Owing to the potential limitations of serial PSA levels after RT, we suggest a more aggressive strategy to identify local recurrence. For men whose PSA level never drops to <1 ng/mL, we recommend prostate biopsy 24–36 months after RT. In addition, a PSA rise, even if it does not meet the ASTRO definition, should be investigated with a prostate biopsy. If the results are positive, endorectal MRI should be recommended to assess the disease extent and determine whether salvage local therapy is indicated. However, a negative result should lead to careful PSA monitoring. We would not hesitate to repeat a biopsy in 6–12 months if clinical suspicion remains high owing to suspicious digital rectal examination findings or an elevation or inconsistent pattern in the PSA dynamics. Only by decreasing our threshold to evaluate local recurrence will we be able to diagnose and alter the disease course.

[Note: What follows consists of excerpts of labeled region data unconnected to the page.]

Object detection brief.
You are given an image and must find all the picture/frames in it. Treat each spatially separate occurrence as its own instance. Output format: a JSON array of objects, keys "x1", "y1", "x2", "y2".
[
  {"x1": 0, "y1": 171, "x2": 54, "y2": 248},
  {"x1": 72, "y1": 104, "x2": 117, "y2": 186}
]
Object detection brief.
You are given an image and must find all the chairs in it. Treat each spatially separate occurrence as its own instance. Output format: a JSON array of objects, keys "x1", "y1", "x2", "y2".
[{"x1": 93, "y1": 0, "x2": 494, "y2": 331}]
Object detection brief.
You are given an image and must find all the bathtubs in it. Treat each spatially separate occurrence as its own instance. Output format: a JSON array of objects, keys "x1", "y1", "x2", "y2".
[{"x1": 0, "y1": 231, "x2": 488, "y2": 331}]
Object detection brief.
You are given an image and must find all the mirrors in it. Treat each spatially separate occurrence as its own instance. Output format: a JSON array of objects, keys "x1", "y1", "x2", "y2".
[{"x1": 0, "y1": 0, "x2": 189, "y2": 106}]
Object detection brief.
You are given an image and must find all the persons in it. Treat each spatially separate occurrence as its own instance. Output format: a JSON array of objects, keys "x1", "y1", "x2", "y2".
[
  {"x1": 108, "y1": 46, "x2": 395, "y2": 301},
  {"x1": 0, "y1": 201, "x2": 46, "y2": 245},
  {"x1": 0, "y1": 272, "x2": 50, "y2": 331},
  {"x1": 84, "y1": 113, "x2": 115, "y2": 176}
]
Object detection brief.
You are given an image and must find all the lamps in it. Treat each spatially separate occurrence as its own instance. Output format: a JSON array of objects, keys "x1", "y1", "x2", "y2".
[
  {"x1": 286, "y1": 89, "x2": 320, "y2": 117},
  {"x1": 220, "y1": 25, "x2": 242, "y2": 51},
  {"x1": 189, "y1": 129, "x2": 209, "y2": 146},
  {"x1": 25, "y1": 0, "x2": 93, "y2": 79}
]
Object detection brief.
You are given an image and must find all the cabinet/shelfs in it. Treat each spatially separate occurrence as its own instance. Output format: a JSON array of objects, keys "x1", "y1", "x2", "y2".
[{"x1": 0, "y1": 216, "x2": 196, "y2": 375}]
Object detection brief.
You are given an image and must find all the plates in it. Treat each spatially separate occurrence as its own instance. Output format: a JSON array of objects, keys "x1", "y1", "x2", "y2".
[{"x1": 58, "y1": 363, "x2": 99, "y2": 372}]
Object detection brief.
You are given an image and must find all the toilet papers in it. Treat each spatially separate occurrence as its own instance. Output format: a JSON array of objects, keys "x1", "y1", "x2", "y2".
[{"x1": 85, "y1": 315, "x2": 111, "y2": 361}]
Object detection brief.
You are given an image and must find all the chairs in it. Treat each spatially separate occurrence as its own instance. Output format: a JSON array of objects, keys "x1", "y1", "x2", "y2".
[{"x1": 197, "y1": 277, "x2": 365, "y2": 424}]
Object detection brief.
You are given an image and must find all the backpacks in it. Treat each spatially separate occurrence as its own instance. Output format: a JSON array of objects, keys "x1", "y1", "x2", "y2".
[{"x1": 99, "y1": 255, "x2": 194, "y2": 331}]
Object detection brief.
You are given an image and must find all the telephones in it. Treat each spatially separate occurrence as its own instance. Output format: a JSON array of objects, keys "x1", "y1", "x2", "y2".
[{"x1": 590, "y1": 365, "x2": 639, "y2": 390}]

We recognize the limitations of our findings. The patients in our cohort were carefully selected and had prolonged life expectancies, and two experienced surgeons performed the procedures. The variations among surgeons that have been shown to affect the prostatectomy results are also very likely to occur in the salvage surgery setting. We caution surgeons against performing this operation without formal uro-oncologic training with exposure to such patients and the hazards within. Importantly, our patients were treated during a 20-year span, and the disease presentation has changed significantly. Few cancer death events occurred, limiting our ability to detect potential interactions and effects from risk factors. In addition, the initiation of ADT was not controlled or standardized. Nevertheless, the cancer control rates and overall survival were remarkably good, and we expect this to continue or improve.

Conclusion

Salvage RP, although technically challenging, provides excellent local control of radio-recurrent cancer and can eradicate the disease in a high proportion of patients who are treated while the cancer is confined to the prostate or immediate periprostatic tissue. Suspicion of radio-recurrent disease by an inconsistent PSA pattern in patients with good health and a life expectancy >10 years should prompt an early biopsy to identify the patients who may benefit from additional local therapy with acceptable morbidity.